Escrow settlement uses BlindDealEscrow.sol — a purpose-built native ETH escrow with buyer approval and arbiter dispute resolution.

  • Trust: BlindDealEscrow contract + designated arbiter (governable via 2-day change delay)
  • Risk: If clientFinalizeDeal is exploited (requires collusion), a false Matched state could trigger escrow creation. The 2-of-2 consensus prevents this. Within the escrow itself, the buyer must actively approve release, preventing auto-drain on false match.

Attack Surface Analysis

Attack Vector Mitigation
Single-party lies about match result clientFinalizeDeal griefing 2-of-2 consensus required — proposer and confirmer must agree
Massive description gas griefing Unlimited string input MAX_DESCRIPTION_LENGTH = 280 enforced on creation
Self-deal Buyer = seller Reverted by SelfDeal error
Double submission Replay encrypted price AlreadySubmitted check per role
Open deal squatting Join then cancel Seller can cancel before submitting, but buyer can recreate
Deadline overflow duration > 365 days DeadlineTooLong check
Front-running finalize Mempool visibility finalizeDeal is permissionless; clientFinalizeDeal requires consensus, so front-running doesn't help

Known Limitations

  1. Testnet Threshold Decryption: createDecryptTask is wrapped in try/catch because Arbitrum Sepolia's TASK_MANAGER doesn't support it. This forces reliance on client consensus.
  2. CoFHE Permit Expiry: ZK proof permits expire after ~30 seconds. Users may need to retry submissions if the permit expires between encryption and transaction confirmation.
  3. No On-Chain Price Oracle: Prices are arbitrary units. The escrow assumes USDC (6 decimals) but the contract itself is unit-agnostic.
  4. No Reputation System: Open marketplace deals rely on first-come-first-served without seller reputation scoring.

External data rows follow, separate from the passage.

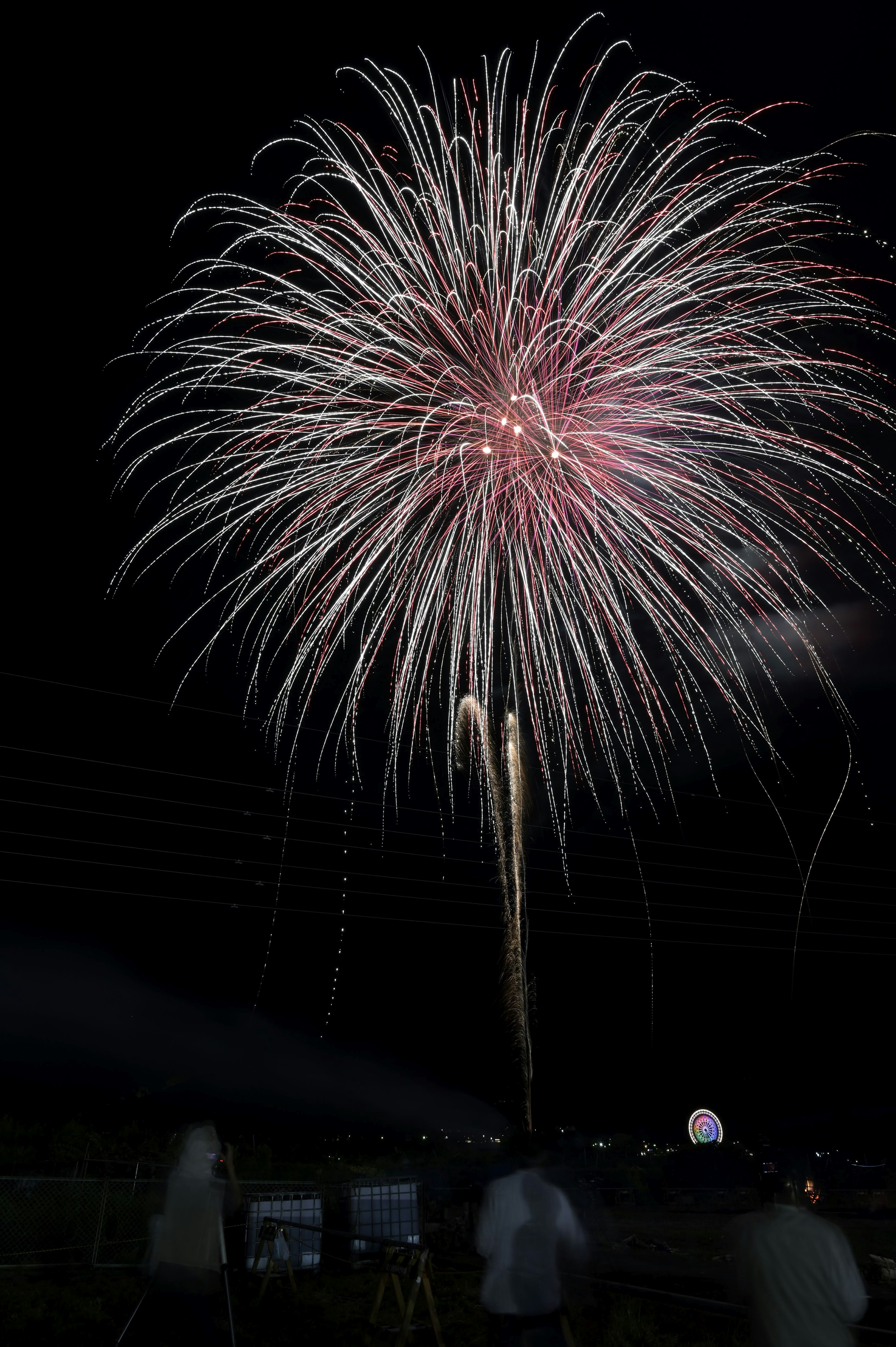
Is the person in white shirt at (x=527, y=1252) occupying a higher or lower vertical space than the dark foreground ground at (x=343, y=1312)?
higher

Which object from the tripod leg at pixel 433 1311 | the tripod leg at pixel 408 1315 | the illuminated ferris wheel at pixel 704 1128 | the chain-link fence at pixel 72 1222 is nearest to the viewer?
the tripod leg at pixel 408 1315

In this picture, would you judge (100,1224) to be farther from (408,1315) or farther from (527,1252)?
(527,1252)

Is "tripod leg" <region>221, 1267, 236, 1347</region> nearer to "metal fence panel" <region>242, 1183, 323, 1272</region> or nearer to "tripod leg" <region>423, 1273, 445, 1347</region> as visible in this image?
"tripod leg" <region>423, 1273, 445, 1347</region>

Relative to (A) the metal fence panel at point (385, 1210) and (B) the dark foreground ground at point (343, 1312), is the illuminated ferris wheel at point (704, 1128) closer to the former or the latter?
(B) the dark foreground ground at point (343, 1312)

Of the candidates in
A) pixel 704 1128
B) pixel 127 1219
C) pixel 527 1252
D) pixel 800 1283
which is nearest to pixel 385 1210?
pixel 127 1219

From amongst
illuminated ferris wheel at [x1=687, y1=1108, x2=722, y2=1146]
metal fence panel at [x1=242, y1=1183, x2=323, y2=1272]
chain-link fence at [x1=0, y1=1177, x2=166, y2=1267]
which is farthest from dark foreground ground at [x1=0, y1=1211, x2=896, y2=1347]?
illuminated ferris wheel at [x1=687, y1=1108, x2=722, y2=1146]

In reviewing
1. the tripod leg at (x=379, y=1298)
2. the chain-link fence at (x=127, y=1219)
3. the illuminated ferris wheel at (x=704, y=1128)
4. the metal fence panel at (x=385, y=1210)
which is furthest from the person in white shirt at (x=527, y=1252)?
the illuminated ferris wheel at (x=704, y=1128)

Future Hardening (Mainnet Checklist)

  • Remove or gate clientFinalizeDeal behind an oracle when finalizeDeal is fully operational
  • Add economic stake (slashing) for false consensus proposals
  • Implement seller reputation / bonding for Open deals
  • Add time-locked appeal period before escrow release
  • Audit FHE input validation (ZK proof verification is handled by CoFHE)

Disclosure

This is a testnet demonstration protocol. Do not deposit mainnet funds. The contracts have not been formally audited by a third-party security firm.